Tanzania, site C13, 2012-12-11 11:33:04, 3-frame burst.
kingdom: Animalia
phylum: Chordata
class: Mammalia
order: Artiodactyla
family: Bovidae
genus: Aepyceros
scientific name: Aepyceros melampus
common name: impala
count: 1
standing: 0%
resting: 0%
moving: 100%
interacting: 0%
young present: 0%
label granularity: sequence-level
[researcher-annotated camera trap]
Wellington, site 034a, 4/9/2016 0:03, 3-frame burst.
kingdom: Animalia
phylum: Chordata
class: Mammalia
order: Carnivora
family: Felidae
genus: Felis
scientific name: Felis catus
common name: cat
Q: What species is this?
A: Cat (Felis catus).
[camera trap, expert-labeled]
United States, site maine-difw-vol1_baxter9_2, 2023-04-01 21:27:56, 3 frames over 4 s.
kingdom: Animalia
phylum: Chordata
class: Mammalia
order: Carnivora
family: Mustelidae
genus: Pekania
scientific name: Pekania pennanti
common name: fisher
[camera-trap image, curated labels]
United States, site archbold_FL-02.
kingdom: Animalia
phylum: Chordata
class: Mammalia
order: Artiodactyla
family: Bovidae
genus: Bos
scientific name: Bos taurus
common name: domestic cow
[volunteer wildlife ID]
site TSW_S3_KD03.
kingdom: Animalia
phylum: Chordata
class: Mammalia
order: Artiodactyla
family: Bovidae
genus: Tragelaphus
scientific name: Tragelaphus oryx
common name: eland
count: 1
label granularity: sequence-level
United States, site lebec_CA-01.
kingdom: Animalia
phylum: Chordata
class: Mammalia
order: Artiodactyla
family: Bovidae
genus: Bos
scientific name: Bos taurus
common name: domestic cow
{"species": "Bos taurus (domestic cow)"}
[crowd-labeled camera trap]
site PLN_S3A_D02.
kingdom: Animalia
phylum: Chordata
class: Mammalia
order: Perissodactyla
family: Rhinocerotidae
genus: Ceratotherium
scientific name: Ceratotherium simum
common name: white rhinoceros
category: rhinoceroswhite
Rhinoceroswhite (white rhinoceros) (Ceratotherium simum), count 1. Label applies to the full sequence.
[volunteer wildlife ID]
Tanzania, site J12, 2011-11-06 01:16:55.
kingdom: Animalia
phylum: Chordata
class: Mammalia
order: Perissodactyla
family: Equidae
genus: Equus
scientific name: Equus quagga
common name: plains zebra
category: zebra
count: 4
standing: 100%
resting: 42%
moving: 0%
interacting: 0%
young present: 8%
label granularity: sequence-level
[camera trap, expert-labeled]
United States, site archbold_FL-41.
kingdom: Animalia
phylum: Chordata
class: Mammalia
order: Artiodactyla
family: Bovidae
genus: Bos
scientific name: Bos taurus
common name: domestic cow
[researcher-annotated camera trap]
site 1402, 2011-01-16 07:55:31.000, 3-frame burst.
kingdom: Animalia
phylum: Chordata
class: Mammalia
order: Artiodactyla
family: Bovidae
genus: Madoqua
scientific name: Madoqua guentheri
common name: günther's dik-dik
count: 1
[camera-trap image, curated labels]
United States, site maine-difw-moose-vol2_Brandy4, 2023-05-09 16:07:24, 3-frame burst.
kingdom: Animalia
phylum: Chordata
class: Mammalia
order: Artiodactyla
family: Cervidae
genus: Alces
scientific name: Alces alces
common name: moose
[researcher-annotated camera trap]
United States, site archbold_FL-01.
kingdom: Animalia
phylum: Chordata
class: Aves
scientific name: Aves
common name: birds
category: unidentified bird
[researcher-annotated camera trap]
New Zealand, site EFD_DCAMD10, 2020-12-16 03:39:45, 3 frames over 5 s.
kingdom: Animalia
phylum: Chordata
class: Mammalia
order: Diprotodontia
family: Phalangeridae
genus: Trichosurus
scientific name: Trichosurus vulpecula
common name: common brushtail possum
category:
____
Exercise details => This exercise requires an exact copy of all the records.

Finished exercise =>
Tanzania, site C13, 2012-12-11 11:33:04, 3-frame burst.
kingdom: Animalia
phylum: Chordata
class: Mammalia
order: Artiodactyla
family: Bovidae
genus: Aepyceros
scientific name: Aepyceros melampus
common name: impala
count: 1
standing: 0%
resting: 0%
moving: 100%
interacting: 0%
young present: 0%
label granularity: sequence-level
[researcher-annotated camera trap]
Wellington, site 034a, 4/9/2016 0:03, 3-frame burst.
kingdom: Animalia
phylum: Chordata
class: Mammalia
order: Carnivora
family: Felidae
genus: Felis
scientific name: Felis catus
common name: cat
Q: What species is this?
A: Cat (Felis catus).
[camera trap, expert-labeled]
United States, site maine-difw-vol1_baxter9_2, 2023-04-01 21:27:56, 3 frames over 4 s.
kingdom: Animalia
phylum: Chordata
class: Mammalia
order: Carnivora
family: Mustelidae
genus: Pekania
scientific name: Pekania pennanti
common name: fisher
[camera-trap image, curated labels]
United States, site archbold_FL-02.
kingdom: Animalia
phylum: Chordata
class: Mammalia
order: Artiodactyla
family: Bovidae
genus: Bos
scientific name: Bos taurus
common name: domestic cow
[volunteer wildlife ID]
site TSW_S3_KD03.
kingdom: Animalia
phylum: Chordata
class: Mammalia
order: Artiodactyla
family: Bovidae
genus: Tragelaphus
scientific name: Tragelaphus oryx
common name: eland
count: 1
label granularity: sequence-level
United States, site lebec_CA-01.
kingdom: Animalia
phylum: Chordata
class: Mammalia
order: Artiodactyla
family: Bovidae
genus: Bos
scientific name: Bos taurus
common name: domestic cow
{"species": "Bos taurus (domestic cow)"}
[crowd-labeled camera trap]
site PLN_S3A_D02.
kingdom: Animalia
phylum: Chordata
class: Mammalia
order: Perissodactyla
family: Rhinocerotidae
genus: Ceratotherium
scientific name: Ceratotherium simum
common name: white rhinoceros
category: rhinoceroswhite
Rhinoceroswhite (white rhinoceros) (Ceratotherium simum), count 1. Label applies to the full sequence.
[volunteer wildlife ID]
Tanzania, site J12, 2011-11-06 01:16:55.
kingdom: Animalia
phylum: Chordata
class: Mammalia
order: Perissodactyla
family: Equidae
genus: Equus
scientific name: Equus quagga
common name: plains zebra
category: zebra
count: 4
standing: 100%
resting: 42%
moving: 0%
interacting: 0%
young present: 8%
label granularity: sequence-level
[camera trap, expert-labeled]
United States, site archbold_FL-41.
kingdom: Animalia
phylum: Chordata
class: Mammalia
order: Artiodactyla
family: Bovidae
genus: Bos
scientific name: Bos taurus
common name: domestic cow
[researcher-annotated camera trap]
site 1402, 2011-01-16 07:55:31.000, 3-frame burst.
kingdom: Animalia
phylum: Chordata
class: Mammalia
order: Artiodactyla
family: Bovidae
genus: Madoqua
scientific name: Madoqua guentheri
common name: günther's dik-dik
count: 1
[camera-trap image, curated labels]
United States, site maine-difw-moose-vol2_Brandy4, 2023-05-09 16:07:24, 3-frame burst.
kingdom: Animalia
phylum: Chordata
class: Mammalia
order: Artiodactyla
family: Cervidae
genus: Alces
scientific name: Alces alces
common name: moose
[researcher-annotated camera trap]
United States, site archbold_FL-01.
kingdom: Animalia
phylum: Chordata
class: Aves
scientific name: Aves
common name: birds
category: unidentified bird
[researcher-annotated camera trap]
New Zealand, site EFD_DCAMD10, 2020-12-16 03:39:45, 3 frames over 5 s.
kingdom: Animalia
phylum: Chordata
class: Mammalia
order: Diprotodontia
family: Phalangeridae
genus: Trichosurus
scientific name: Trichosurus vulpecula
common name: common brushtail possum
category:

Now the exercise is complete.